Commons : Pothos  - collection of images, videos and audio files

Remarks

  1. Homer, Iliad 17,439: ἡνιόχοιο πόθῳ .
  2. ^ Archilochus Fragment 118 West .
  3. Oxyrhynchus Papyrus No. 2387 = Malcolm Davies : Poetarum melicorum Graecorum fragmenta . Vol. 1. Alcman, Stesichorus, Ibycus . Clarendon Press, Oxford 1991, fragment 3.1.
  4. Aeschylus, Die Schutzflehenden 1039 ; so also Theodoros Prodromos 9,199.
  5. Babrios, fabulae 32.2.
  6. Nonnos, Dionysiaka 47,347.
  7. ^ Plato, Symposium 197 d.
  8. Philo of Byblos in Eusebius of Caesarea , Praeparatio evangelica 1,10,18.
  9. Hesiod, Theogony 201.
  10. ^ Plato, Kratylos 420.
  11. ^ Pseudo-Plutarch , Placita Philosophorum 1,6 p 880 a.
  12. For example in Cornutus , De natura deorum 25 p. 143 Osann .
  13. Lucian of Samosata , Dialogi deorum 20:16; Nonnos, Dionysiaka 33,12 (Charis, Peitho and Pothos); 25,154,159,168; 47,443 (Pothos alone); Euripides , Die Bacchen 414 (Chariten and Pothos); Aristophanes , The Birds 1320 (Sophia, Chariten, Hesychia and Pothos).

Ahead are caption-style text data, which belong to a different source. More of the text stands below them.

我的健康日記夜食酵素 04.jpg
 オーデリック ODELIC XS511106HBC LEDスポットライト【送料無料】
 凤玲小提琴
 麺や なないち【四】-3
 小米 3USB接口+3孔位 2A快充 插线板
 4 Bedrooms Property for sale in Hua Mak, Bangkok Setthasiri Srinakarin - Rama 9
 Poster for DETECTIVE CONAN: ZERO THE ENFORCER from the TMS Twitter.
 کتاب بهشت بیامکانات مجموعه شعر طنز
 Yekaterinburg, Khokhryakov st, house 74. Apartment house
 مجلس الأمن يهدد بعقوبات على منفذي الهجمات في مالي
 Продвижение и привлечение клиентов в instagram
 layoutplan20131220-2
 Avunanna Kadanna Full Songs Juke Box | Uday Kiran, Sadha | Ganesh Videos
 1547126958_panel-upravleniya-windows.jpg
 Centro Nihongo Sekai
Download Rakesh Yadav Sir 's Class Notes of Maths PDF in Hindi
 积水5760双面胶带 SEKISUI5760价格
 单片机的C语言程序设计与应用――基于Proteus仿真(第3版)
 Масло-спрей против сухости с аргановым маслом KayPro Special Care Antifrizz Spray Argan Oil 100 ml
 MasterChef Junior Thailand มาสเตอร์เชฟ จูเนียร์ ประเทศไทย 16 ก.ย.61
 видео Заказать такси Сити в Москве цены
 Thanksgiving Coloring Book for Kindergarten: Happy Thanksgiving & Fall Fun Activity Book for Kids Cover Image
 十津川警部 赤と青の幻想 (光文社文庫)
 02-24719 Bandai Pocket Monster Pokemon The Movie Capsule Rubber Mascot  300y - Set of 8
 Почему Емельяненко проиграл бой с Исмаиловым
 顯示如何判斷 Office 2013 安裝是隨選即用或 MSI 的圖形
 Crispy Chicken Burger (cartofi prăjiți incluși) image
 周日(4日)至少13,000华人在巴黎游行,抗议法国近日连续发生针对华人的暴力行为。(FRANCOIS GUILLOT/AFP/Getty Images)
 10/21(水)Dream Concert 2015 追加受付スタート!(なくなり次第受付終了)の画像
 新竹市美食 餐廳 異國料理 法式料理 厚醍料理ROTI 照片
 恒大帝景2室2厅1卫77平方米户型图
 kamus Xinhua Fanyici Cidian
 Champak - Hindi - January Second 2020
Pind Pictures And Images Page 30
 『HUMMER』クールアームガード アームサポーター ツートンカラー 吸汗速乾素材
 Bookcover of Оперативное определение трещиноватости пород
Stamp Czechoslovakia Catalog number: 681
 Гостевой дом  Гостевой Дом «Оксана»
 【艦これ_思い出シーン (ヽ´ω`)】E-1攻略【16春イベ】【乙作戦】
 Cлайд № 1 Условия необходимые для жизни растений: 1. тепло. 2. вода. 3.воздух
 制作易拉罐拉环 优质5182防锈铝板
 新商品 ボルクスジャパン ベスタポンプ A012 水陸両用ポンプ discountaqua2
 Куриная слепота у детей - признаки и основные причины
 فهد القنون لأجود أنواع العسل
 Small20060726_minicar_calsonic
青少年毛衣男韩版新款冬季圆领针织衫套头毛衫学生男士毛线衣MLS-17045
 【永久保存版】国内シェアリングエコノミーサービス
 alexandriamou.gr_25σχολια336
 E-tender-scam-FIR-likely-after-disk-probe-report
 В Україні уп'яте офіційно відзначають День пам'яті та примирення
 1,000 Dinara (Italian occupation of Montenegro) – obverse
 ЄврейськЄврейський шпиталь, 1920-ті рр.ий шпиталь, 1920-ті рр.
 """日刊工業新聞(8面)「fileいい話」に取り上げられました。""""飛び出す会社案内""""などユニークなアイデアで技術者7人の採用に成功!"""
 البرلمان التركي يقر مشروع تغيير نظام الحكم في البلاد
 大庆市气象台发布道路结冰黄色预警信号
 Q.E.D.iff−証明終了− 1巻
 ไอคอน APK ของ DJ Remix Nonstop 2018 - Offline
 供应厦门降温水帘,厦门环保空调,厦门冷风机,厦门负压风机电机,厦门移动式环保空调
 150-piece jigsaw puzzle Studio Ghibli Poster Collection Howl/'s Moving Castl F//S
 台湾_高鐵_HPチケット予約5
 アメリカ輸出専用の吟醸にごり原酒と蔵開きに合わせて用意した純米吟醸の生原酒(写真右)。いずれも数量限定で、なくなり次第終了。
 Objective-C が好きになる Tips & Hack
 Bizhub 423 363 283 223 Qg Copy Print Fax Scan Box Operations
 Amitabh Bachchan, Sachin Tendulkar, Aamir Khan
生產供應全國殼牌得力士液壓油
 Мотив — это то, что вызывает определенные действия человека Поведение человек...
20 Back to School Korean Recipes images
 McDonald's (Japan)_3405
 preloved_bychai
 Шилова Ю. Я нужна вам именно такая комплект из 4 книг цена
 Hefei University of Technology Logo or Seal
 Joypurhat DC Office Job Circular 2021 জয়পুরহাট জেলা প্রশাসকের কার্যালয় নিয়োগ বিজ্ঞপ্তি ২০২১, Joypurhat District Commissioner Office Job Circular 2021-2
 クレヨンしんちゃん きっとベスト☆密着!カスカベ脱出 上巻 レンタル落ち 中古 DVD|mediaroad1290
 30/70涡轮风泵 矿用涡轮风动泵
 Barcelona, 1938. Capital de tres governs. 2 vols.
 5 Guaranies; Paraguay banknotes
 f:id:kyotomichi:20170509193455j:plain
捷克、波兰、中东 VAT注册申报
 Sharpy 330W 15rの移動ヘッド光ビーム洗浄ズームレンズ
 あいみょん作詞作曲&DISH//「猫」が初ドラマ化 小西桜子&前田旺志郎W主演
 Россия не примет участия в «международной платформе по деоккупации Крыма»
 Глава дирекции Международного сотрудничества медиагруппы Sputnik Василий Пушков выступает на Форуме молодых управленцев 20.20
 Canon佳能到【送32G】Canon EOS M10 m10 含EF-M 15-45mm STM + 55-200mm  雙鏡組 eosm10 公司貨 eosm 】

  14. Pausanias 1,43,6. : Σκόπα δὲ Ἔρως καὶ Ἵμερος καὶ Πόθος, εἰ δὴ διάφορά ἐστι κατὰ ταὐτὸ τοῖς ὀνόμασι καὶ τὰ ἔργια σφίσ.
  15. Compare with the older literature for example Olga Palagia: Skopas of Paros and the "Pothos". In: Demtrius U. Schilardi, Dora Katsonopoulou (eds.): Paria lithos. Parian quarries, marbles and workshops of sculpture. Proceedings of the First International Conference in archeology of Paros and the Cyclades (Paros 1997). Paros and Cyclades Institute of Archeology, Athens 2000, pp. 219-225.
  16. Lukian, Amores 3.
  17. Theophrast , historia plantarum 6,8,3; Athenaios 15,679 c-d; Eustathios commentarii ad Homeri Iliadem 1679: 13 ff .; Pliny , Naturalis historia 21,11,67.